WHAT TO DO: Please copy out every line of the records below that contains the string "tower". Uppercase and lowercase count as different.

+++ SUPPLIED ENTRIES

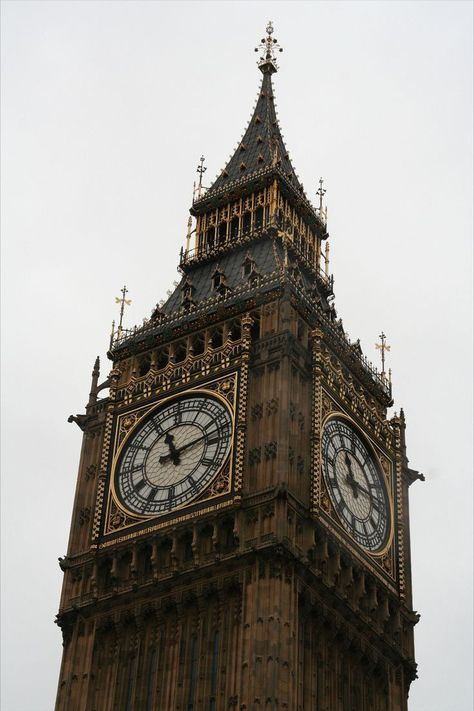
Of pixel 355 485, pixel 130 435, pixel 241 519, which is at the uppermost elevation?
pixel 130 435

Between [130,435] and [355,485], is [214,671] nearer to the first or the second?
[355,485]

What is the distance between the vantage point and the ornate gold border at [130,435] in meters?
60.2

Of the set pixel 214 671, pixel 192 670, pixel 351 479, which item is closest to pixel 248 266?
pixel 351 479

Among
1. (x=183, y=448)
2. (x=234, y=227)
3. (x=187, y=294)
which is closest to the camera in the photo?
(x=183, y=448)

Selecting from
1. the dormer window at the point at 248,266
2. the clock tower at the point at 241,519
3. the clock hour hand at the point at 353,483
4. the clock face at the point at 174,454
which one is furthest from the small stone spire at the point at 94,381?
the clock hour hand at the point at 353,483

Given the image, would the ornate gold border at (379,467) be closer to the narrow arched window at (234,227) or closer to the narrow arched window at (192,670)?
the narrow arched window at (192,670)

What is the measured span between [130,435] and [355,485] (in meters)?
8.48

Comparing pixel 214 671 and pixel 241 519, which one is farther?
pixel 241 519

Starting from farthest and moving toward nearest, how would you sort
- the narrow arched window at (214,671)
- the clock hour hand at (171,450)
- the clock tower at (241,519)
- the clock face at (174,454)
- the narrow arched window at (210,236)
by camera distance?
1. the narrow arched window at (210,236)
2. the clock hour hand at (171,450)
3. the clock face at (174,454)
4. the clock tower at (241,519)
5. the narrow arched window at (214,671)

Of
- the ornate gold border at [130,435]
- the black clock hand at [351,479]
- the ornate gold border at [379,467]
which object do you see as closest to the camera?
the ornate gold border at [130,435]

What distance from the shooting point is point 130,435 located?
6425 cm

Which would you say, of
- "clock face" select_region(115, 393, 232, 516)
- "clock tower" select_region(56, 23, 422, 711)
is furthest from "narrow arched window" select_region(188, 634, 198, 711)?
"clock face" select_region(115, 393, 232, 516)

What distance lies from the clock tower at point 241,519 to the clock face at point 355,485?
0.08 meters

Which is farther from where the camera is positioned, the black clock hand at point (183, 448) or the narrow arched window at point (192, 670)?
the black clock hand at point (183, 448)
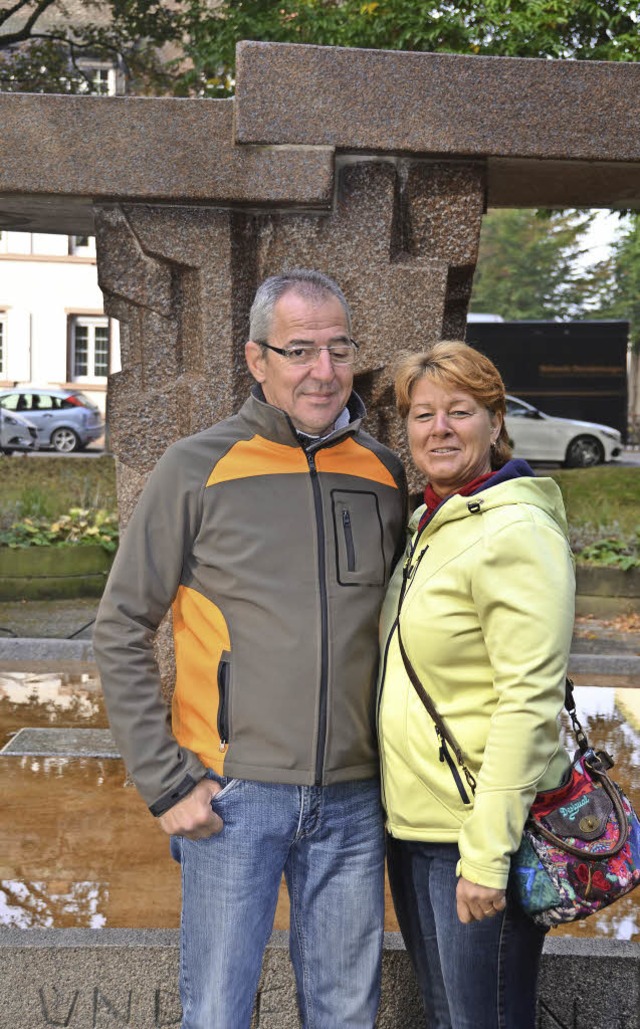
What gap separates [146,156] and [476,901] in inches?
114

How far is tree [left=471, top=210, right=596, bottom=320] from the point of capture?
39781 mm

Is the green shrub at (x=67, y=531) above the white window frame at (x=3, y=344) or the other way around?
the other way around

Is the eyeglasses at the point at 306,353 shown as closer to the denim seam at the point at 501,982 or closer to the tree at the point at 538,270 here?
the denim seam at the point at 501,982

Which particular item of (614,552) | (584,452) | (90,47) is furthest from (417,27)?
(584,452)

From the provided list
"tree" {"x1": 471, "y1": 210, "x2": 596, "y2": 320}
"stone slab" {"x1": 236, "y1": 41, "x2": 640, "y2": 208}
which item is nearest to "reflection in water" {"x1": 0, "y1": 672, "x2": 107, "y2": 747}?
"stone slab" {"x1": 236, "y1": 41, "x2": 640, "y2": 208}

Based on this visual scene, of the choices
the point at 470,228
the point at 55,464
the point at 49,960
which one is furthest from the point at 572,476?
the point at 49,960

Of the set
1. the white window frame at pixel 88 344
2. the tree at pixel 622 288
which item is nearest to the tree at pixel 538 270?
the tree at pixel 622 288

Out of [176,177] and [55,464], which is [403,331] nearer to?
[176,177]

++++++
+++ SUPPLIED ENTRIES

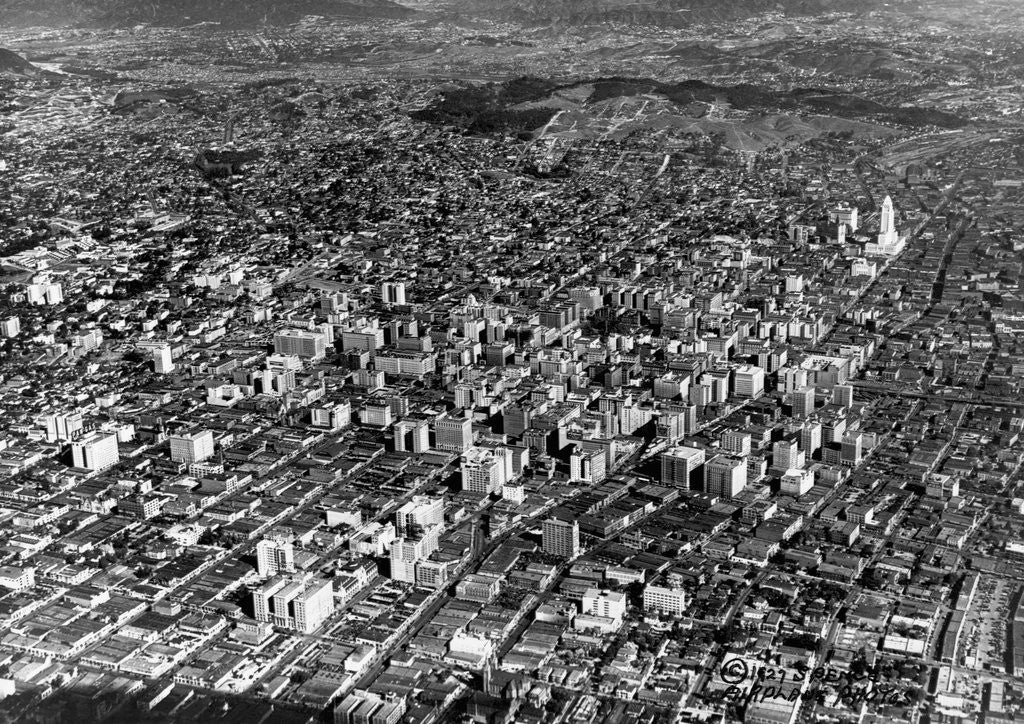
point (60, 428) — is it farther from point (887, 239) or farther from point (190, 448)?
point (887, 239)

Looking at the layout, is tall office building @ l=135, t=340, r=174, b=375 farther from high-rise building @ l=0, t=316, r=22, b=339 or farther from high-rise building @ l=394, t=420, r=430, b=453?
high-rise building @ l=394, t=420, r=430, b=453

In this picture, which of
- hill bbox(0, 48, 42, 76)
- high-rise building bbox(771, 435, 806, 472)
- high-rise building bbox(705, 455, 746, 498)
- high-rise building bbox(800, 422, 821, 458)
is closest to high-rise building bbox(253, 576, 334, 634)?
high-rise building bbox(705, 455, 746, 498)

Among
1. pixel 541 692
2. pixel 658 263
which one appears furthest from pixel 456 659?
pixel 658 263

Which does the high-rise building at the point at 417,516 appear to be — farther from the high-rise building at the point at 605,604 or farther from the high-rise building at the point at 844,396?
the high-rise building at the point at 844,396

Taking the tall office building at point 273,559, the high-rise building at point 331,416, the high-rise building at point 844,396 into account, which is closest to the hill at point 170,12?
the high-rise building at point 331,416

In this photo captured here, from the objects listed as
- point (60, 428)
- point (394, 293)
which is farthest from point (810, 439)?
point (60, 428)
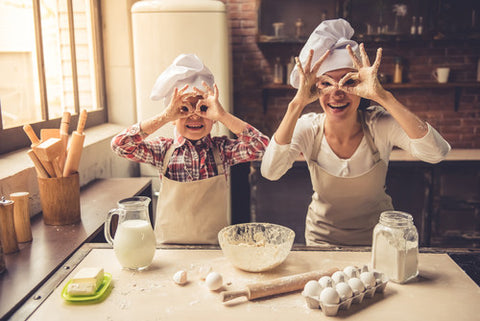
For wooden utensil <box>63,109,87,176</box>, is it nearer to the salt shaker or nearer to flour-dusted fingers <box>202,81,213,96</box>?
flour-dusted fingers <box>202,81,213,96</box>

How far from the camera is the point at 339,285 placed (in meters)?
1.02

++++++

RESPONSE TO THIS EXERCISE:
2. the clock tower at the point at 241,519
- the clock tower at (241,519)
4. the clock tower at (241,519)
- "clock tower" select_region(56, 23, 422, 711)
What distance lies from the clock tower at point 241,519 to the clock face at point 355,485?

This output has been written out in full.